Records of scene-based questions
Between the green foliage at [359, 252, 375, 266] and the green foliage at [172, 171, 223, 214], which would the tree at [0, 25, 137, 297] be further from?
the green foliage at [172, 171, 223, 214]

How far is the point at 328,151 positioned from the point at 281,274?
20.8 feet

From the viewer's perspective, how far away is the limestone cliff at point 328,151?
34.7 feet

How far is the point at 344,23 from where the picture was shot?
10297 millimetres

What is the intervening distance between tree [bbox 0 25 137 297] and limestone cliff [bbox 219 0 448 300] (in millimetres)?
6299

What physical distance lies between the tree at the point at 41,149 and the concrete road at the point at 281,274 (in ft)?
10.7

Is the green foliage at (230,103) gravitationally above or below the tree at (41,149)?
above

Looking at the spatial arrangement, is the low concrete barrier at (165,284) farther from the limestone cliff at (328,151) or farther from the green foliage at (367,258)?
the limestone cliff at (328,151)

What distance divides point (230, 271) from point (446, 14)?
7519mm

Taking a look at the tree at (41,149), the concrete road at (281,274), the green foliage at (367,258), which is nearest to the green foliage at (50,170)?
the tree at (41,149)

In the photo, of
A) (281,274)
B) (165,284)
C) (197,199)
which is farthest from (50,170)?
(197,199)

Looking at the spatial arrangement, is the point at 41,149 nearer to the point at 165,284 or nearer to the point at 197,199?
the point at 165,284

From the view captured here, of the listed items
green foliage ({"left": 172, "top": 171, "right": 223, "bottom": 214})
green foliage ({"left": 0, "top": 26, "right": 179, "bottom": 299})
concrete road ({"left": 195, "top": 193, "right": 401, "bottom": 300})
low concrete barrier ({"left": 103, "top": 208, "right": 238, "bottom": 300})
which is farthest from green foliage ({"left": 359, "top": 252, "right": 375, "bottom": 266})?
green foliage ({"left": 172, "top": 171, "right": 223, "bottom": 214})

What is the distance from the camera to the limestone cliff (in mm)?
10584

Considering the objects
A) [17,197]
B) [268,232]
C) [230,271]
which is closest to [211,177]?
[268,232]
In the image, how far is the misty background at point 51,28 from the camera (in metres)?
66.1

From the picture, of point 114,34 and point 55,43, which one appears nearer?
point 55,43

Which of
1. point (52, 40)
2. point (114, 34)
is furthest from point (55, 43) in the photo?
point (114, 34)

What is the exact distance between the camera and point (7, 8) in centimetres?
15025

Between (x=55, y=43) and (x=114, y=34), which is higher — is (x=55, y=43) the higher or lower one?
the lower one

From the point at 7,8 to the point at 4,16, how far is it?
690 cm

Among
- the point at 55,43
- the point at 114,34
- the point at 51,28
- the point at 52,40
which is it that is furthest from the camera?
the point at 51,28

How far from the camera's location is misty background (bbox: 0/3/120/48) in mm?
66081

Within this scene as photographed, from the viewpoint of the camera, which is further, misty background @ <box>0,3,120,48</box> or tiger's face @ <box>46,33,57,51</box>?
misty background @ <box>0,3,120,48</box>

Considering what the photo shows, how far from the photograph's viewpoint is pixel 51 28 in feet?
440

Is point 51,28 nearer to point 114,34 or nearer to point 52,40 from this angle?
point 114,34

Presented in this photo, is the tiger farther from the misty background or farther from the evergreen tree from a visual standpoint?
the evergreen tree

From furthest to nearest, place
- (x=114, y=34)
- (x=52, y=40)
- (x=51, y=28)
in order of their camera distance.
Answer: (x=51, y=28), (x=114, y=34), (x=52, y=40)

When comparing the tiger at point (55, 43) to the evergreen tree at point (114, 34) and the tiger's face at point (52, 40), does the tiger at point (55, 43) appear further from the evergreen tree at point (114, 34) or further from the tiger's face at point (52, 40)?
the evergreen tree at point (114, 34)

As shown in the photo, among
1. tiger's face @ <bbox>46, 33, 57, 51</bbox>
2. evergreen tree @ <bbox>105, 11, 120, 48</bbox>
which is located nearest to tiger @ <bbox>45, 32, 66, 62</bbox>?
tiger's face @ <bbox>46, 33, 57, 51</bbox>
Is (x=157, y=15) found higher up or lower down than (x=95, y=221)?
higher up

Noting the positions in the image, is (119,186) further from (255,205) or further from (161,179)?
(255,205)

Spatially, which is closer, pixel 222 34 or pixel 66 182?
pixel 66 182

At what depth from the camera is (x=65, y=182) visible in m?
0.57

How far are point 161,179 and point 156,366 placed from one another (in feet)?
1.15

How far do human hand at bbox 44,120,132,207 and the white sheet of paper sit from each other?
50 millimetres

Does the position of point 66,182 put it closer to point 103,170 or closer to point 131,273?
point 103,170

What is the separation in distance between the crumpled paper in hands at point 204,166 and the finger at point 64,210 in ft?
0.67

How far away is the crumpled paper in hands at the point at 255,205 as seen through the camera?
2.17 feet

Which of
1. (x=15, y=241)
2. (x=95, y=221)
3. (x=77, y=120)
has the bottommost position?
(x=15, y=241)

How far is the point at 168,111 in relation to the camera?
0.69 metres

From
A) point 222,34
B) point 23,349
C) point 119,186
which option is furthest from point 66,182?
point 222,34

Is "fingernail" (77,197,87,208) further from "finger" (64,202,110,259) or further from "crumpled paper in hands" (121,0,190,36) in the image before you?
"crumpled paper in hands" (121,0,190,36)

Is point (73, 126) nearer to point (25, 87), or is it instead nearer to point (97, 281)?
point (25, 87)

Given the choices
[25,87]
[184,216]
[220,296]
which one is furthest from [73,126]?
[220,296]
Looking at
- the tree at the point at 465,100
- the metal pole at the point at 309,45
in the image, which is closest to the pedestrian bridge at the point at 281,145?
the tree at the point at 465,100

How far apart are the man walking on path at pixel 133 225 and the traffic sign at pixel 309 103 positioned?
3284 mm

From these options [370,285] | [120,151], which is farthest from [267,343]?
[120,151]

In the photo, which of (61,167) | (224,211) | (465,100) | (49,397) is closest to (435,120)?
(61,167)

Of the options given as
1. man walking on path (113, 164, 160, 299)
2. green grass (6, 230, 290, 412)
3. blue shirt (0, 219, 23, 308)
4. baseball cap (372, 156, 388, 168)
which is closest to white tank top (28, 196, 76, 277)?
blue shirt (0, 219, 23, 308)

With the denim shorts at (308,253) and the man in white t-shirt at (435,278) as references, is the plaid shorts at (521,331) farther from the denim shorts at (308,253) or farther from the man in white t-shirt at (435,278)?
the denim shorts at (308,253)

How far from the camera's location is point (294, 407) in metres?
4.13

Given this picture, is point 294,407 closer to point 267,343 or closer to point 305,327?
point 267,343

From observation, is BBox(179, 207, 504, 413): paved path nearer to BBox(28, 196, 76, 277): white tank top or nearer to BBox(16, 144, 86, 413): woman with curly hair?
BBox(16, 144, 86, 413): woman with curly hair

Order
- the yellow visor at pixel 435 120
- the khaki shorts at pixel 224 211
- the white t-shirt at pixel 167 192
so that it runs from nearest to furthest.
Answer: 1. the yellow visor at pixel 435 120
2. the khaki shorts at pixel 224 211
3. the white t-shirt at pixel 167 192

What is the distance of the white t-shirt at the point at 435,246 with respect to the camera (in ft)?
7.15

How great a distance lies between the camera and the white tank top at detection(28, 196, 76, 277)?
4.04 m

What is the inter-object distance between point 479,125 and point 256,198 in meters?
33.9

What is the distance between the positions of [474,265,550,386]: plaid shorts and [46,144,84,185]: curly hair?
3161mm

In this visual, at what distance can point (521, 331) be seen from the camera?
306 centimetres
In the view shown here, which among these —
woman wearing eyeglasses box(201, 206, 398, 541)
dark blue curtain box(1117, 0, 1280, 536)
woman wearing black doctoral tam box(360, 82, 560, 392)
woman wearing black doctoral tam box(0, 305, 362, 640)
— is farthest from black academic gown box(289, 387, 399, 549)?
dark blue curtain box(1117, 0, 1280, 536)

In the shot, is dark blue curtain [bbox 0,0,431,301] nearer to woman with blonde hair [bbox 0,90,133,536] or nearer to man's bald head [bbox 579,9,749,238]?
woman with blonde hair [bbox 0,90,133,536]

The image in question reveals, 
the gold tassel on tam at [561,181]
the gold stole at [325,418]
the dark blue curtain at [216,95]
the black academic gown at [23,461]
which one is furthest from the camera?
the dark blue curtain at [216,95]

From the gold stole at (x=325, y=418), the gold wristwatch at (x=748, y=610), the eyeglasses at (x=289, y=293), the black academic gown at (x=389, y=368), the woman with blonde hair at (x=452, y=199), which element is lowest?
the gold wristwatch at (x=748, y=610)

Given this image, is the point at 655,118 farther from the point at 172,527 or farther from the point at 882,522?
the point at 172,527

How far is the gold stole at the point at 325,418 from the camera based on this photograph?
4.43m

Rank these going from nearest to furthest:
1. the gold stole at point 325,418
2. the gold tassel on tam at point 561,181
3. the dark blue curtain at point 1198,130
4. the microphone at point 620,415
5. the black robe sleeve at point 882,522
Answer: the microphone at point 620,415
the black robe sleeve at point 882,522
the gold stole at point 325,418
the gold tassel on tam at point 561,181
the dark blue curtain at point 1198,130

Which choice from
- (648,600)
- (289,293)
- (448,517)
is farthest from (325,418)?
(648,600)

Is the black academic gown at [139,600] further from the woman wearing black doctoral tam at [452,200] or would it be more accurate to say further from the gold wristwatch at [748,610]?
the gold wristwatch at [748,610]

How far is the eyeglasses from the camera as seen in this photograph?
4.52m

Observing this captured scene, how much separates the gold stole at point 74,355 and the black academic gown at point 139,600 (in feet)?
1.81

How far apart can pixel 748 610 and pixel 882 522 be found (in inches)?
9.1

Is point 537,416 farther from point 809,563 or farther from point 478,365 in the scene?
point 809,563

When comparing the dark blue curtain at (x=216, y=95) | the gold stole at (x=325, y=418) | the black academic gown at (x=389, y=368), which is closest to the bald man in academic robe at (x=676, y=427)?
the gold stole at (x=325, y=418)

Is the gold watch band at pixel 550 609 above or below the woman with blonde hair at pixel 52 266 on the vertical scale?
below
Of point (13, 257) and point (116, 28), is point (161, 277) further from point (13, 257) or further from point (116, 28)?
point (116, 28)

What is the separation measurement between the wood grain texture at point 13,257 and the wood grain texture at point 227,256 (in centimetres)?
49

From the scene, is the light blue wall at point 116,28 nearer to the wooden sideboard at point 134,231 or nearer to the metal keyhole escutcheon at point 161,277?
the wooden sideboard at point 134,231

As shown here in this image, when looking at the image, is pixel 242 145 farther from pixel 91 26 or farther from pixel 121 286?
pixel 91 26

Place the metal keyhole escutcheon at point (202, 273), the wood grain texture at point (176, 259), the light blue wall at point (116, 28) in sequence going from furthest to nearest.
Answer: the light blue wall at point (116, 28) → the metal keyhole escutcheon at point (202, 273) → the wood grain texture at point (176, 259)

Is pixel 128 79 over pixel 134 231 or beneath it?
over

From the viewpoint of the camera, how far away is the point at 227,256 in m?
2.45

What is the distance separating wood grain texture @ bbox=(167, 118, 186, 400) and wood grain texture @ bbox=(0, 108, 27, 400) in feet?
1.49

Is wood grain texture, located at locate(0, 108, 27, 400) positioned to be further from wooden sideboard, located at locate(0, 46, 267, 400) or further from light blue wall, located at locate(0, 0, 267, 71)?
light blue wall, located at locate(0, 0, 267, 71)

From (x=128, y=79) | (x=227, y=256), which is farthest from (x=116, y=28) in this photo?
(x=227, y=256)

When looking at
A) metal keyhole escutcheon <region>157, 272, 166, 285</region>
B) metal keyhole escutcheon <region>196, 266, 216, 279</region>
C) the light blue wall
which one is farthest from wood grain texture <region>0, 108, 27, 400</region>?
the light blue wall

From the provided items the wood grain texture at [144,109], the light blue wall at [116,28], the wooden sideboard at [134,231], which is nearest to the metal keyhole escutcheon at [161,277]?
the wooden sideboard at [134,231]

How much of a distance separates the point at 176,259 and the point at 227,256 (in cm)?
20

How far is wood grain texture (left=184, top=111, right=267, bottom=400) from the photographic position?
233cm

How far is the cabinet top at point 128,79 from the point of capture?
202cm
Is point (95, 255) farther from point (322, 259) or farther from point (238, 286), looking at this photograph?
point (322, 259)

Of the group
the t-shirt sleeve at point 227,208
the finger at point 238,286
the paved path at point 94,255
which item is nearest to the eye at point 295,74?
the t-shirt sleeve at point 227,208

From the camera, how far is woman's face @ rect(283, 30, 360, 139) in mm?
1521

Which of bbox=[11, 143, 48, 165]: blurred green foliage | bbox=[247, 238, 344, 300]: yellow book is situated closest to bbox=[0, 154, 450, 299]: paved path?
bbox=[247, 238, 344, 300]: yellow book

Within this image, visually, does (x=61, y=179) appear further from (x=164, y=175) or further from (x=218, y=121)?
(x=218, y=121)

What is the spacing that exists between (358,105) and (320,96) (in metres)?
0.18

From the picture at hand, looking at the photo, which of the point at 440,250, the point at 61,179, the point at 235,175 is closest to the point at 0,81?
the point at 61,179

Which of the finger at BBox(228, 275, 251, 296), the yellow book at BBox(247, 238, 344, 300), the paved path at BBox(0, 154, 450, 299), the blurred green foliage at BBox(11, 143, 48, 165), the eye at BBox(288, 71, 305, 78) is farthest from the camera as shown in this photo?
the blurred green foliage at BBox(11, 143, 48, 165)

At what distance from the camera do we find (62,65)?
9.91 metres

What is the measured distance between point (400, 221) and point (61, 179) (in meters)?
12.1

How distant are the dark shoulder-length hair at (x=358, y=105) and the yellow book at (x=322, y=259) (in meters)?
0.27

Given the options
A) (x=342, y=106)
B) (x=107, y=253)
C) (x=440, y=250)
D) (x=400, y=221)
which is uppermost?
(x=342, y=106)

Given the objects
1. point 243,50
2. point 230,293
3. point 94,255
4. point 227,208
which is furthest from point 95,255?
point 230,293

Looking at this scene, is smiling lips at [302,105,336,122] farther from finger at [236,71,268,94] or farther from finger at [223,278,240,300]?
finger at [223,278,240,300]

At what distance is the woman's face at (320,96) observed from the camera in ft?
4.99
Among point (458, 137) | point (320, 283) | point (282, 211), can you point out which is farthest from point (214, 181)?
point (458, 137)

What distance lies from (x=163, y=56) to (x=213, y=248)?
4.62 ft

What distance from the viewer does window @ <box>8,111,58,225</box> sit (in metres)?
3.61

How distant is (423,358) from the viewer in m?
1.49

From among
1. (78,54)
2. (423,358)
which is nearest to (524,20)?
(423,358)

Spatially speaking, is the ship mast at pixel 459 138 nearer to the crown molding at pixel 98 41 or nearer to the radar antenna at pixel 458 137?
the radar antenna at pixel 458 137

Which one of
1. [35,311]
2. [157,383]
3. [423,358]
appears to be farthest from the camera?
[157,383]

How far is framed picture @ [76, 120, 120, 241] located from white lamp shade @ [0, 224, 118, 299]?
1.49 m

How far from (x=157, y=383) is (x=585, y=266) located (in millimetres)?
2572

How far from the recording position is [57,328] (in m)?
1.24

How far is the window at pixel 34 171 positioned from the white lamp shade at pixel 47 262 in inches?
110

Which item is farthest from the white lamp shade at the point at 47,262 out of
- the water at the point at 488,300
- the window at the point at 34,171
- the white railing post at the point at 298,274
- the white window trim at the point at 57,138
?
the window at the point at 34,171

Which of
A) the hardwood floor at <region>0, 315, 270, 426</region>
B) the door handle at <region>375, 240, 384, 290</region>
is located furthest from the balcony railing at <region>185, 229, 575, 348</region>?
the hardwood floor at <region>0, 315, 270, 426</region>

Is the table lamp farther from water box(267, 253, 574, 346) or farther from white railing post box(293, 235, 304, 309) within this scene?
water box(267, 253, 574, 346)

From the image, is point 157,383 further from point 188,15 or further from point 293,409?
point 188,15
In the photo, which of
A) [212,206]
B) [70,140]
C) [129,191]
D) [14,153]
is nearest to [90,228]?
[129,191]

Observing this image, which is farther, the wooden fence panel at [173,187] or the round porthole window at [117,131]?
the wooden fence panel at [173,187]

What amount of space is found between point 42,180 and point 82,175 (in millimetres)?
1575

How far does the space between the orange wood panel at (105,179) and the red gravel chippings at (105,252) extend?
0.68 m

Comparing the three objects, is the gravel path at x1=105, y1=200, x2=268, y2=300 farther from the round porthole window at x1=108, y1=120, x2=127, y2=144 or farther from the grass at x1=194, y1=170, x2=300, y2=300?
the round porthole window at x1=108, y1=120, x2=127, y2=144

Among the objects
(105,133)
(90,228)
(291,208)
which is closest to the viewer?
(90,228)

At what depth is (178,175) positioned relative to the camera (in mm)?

Direction = Only the lines from the one containing "How far is the window" through the end of the material should be reproduced, exactly, with both ends included.

Solution to this task =
How far is the window at pixel 34 171 positioned from the white lamp shade at pixel 47 262 in inches?
110

Which item is farthest from the white lamp shade at the point at 47,262 out of
- the water at the point at 488,300
- the window at the point at 34,171
- the white railing post at the point at 298,274
- the white window trim at the point at 57,138
?
the window at the point at 34,171

Which of
A) the hardwood floor at <region>0, 315, 270, 426</region>
B) the door handle at <region>375, 240, 384, 290</region>
is located furthest from the balcony railing at <region>185, 229, 575, 348</region>?
the hardwood floor at <region>0, 315, 270, 426</region>

Is the table lamp farther from water box(267, 253, 574, 346) or farther from white railing post box(293, 235, 304, 309) within this scene?
water box(267, 253, 574, 346)

From the image, is point 157,383 further from point 188,15 or further from point 293,409?
point 188,15
In the photo, which of
A) [212,206]
B) [70,140]
C) [129,191]
D) [14,153]
is nearest to [90,228]?
[129,191]

Observing this image, which is farther, the wooden fence panel at [173,187] or the round porthole window at [117,131]?
the wooden fence panel at [173,187]

What amount of space is found between point 42,180 and point 82,175 (in millimetres)?
1575

How far does the space between the orange wood panel at (105,179) and the red gravel chippings at (105,252) extend?
0.68 m

Comparing the three objects, is the gravel path at x1=105, y1=200, x2=268, y2=300 farther from the round porthole window at x1=108, y1=120, x2=127, y2=144 or farther from the grass at x1=194, y1=170, x2=300, y2=300?
the round porthole window at x1=108, y1=120, x2=127, y2=144

Among the objects
(105,133)
(90,228)
(291,208)
which is closest to the viewer?
(90,228)

At what depth is (178,175) positioned relative to the camera (in mm)?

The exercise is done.